Researchers from Northeastern University with collaborators from Oak Ridge National Laboratory, examined the impacts of sustained climate warming and land use and land cover changes (LULCC) on the terrestrial carbon cycle extremes following the Representative Concentration Pathway 8.5 (RCP8.5) and its extension to the year 2300, in an Earth system model simulation. Increasing climate extremes due to fossil fuel emissions have a net negative impact on carbon uptake during extremes. Despite a reduction of total GPP due to LULCC, the increased interannual variability (IAV) in GPP as a result of the altered biogeochemical and biogeophysical impact causes an intensification of carbon cycle extremes.
Our analysis suggests that sustained multi-century climate warming could cause the growth rate in the magnitude of negative carbon extremes to grow faster (1.8×) than positive extremes. We estimate that the LULCC will further cause large losses (−10%) during extremes. With climate change, the number of extremes driven by temperature and fire is expected to increase, though precipitation declines are likely to be the dominant trigger for GPP extremes, while reduced soil moisture leads to persistent extremes.
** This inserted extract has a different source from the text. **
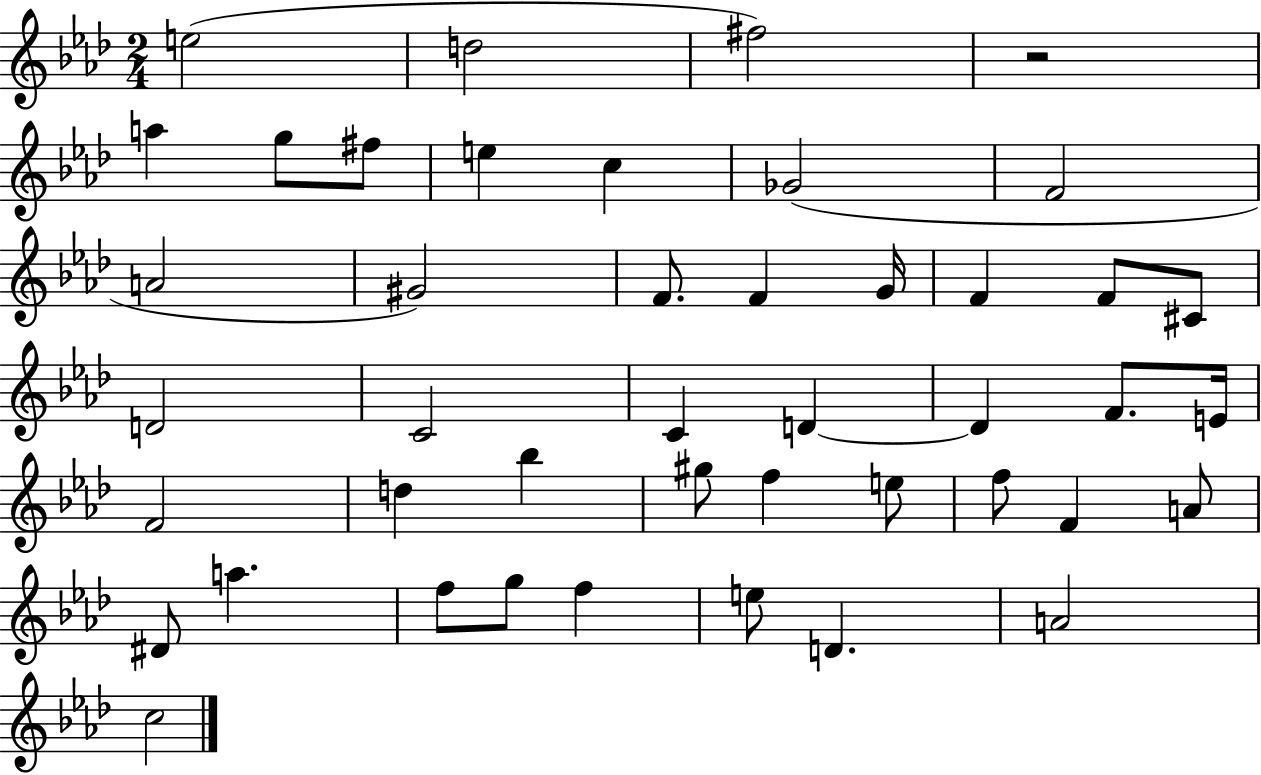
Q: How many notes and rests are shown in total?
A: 44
Carbon dioxide fertilization, improved water use efficiency, and longer growing seasons cause GPP to increase globally. Global warming will cause increasing climate extremes and increasing IAV of GPP. We found that the negative extremes in GPP, which are associated with higher losses in carbon uptake than expected, increase at a higher rate than positive GPP extremes; and this rate rises with LULCC forcing. The most dominant climate driver causing GPP extremes is soil moisture anomalies, which are triggered by extremes in precipitation and temperature. The lagged responses of climate drivers on GPP extremes vary with specific drivers and spatial location. Half of all negative GPP extremes are driven by the compound effect of water, temperature, and fire drivers.